If you want to sidestep the issue, use the toupper defined in <locale>. It's a template, and takes any acceptable character type. You also have to pass it a std::locale. If you don't have any idea which locale to choose, use std::locale(""), which is supposed to be the user's preferred locale:
#include <algorithm>
#include <iostream>
#include <iterator>
#include <locale>
#include <string>
int main()
{
std::string name("Bjarne Stroustrup");
std::string uppercase;
std::locale loc("");
std::transform(name.begin(), name.end(), std::back_inserter(uppercase),
[&loc](char c) { return std::toupper(c, loc); });
std::cout << name << '\n' << uppercase << '\n';
return 0;
}
Sadly Stroustrup was careless :-(
And yes, latin letters codes should be non-negative (and no cast are required)...

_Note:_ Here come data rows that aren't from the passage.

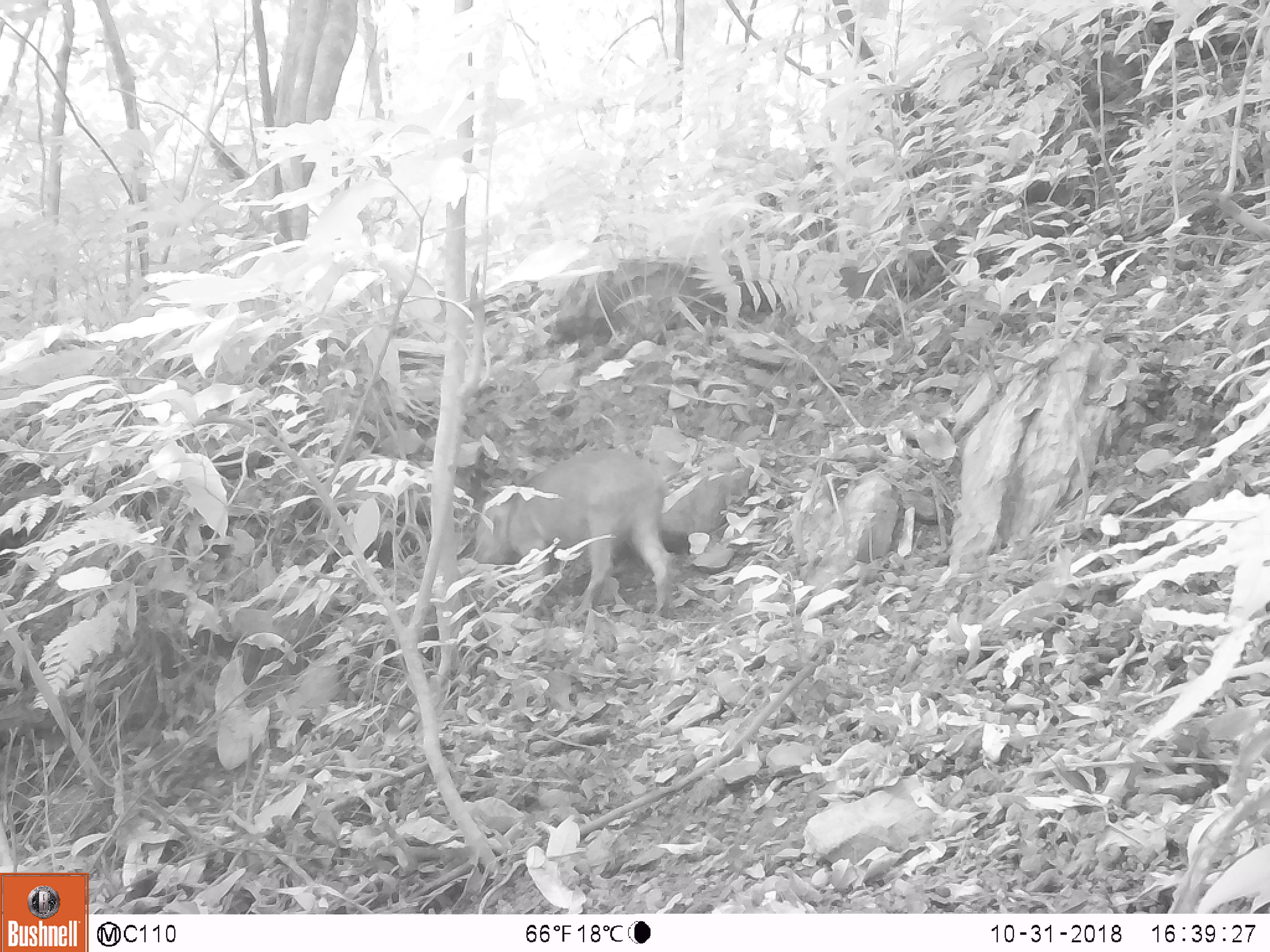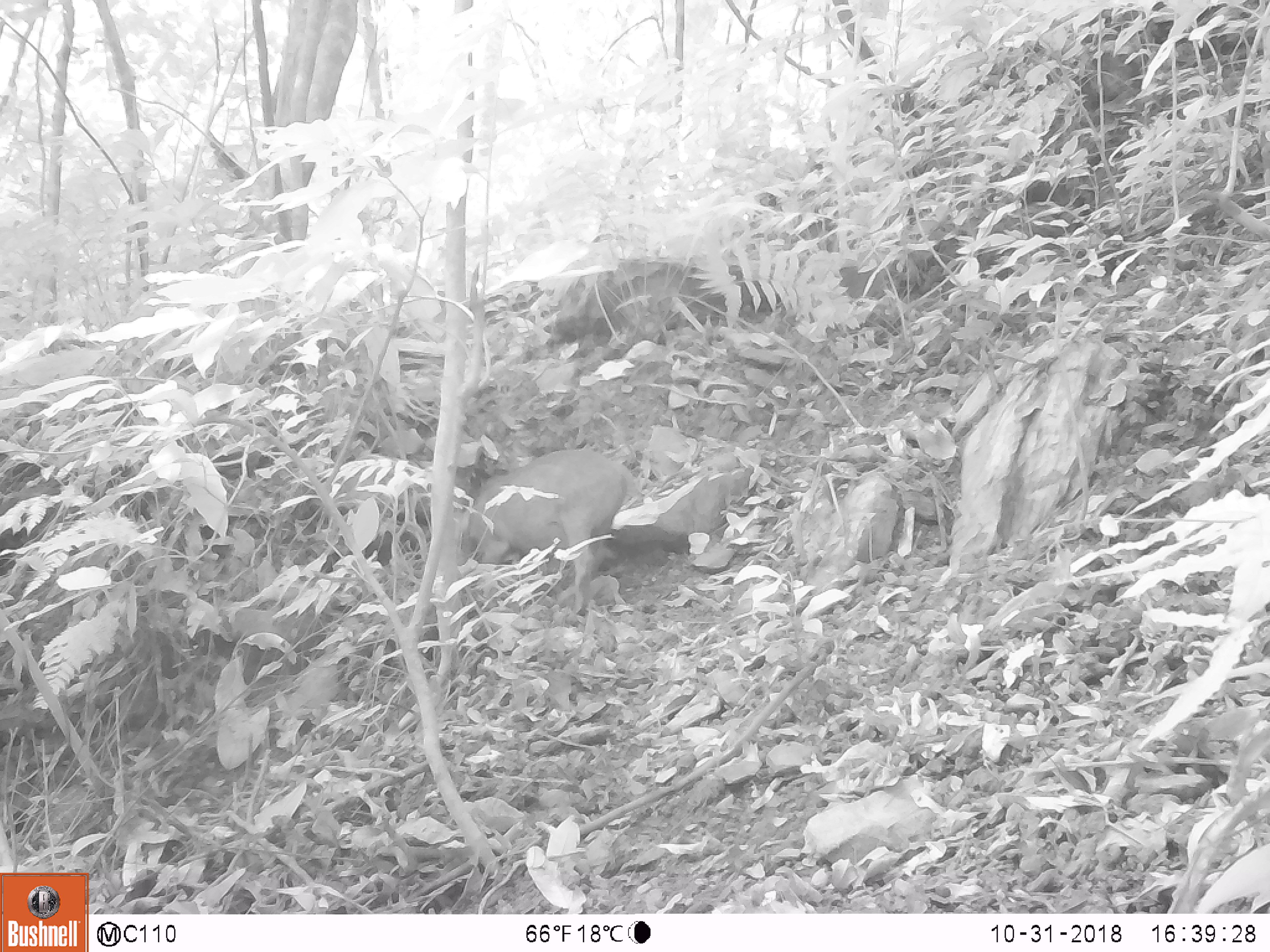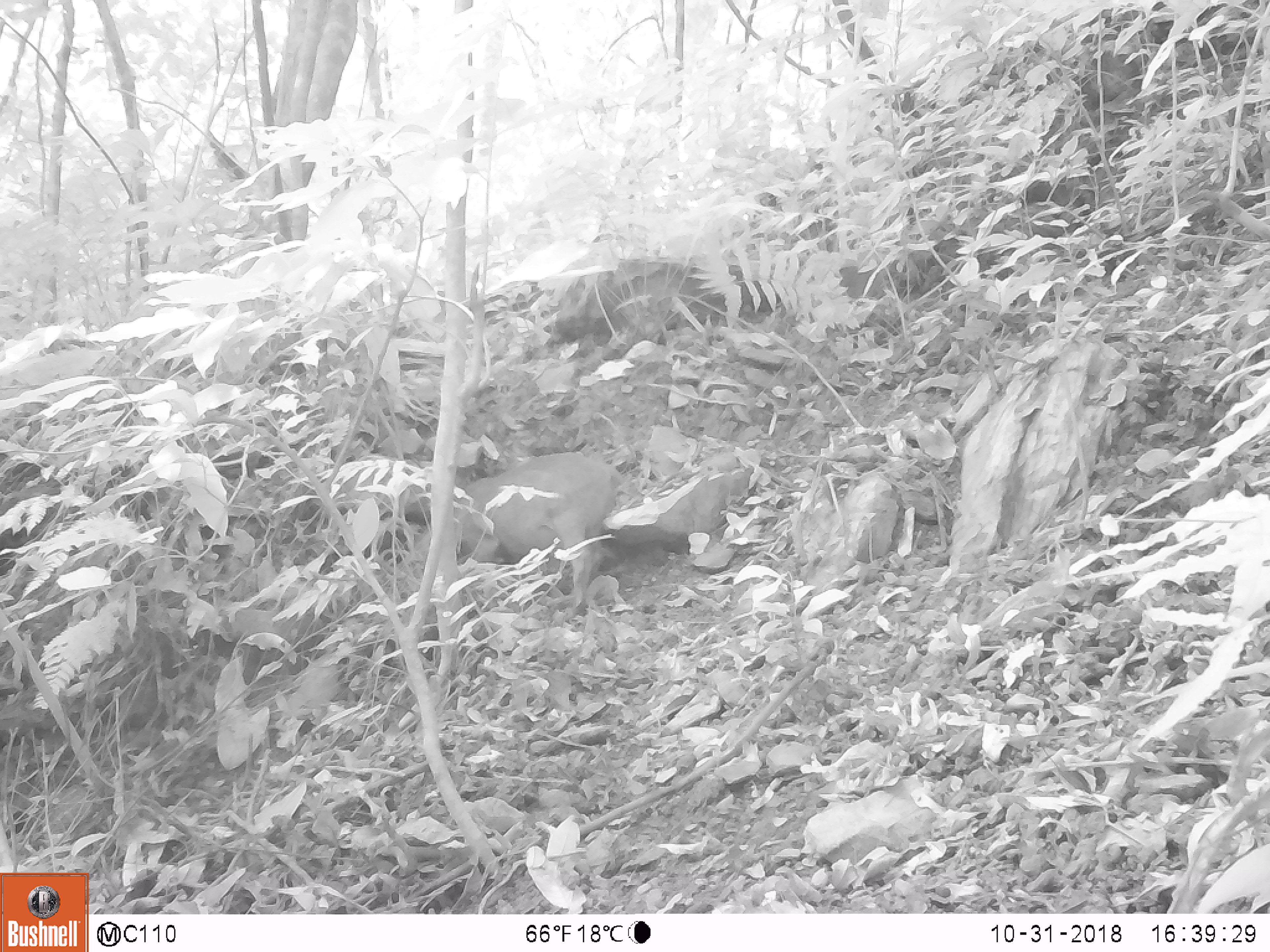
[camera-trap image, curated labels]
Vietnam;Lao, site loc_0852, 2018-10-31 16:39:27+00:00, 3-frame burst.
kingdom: Animalia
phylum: Chordata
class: Mammalia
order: Artiodactyla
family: Suidae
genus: Sus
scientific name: Sus scrofa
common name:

Some implementations correctly works without casting to unsigned char...
By the some experience, it may cost a several hours to find the cause of segfault of a such toupper (when it is known that a segfault are there)...
And there are also isupper, islower etc
Instead of casting the argument as unsigned char, you can cast the function. You will need to include functional header. Here's a sample code:
#include <string>
#include <algorithm>
#include <functional>
#include <locale>
#include <iostream>
int main()
{
typedef unsigned char BYTE; // just in case
std::string name("Daniel Brühl"); // used this name for its non-ascii character!
std::transform(name.begin(), name.end(), name.begin(),
(std::function<int(BYTE)>)::toupper);
std::cout << "uppercase name: " << name << '\n';
return 0;
}
The output is:
uppercase name: DANIEL BRüHL
As expected, toupper has no effect on non-ascii characters. But this casting is beneficial for avoiding unexpected behavior.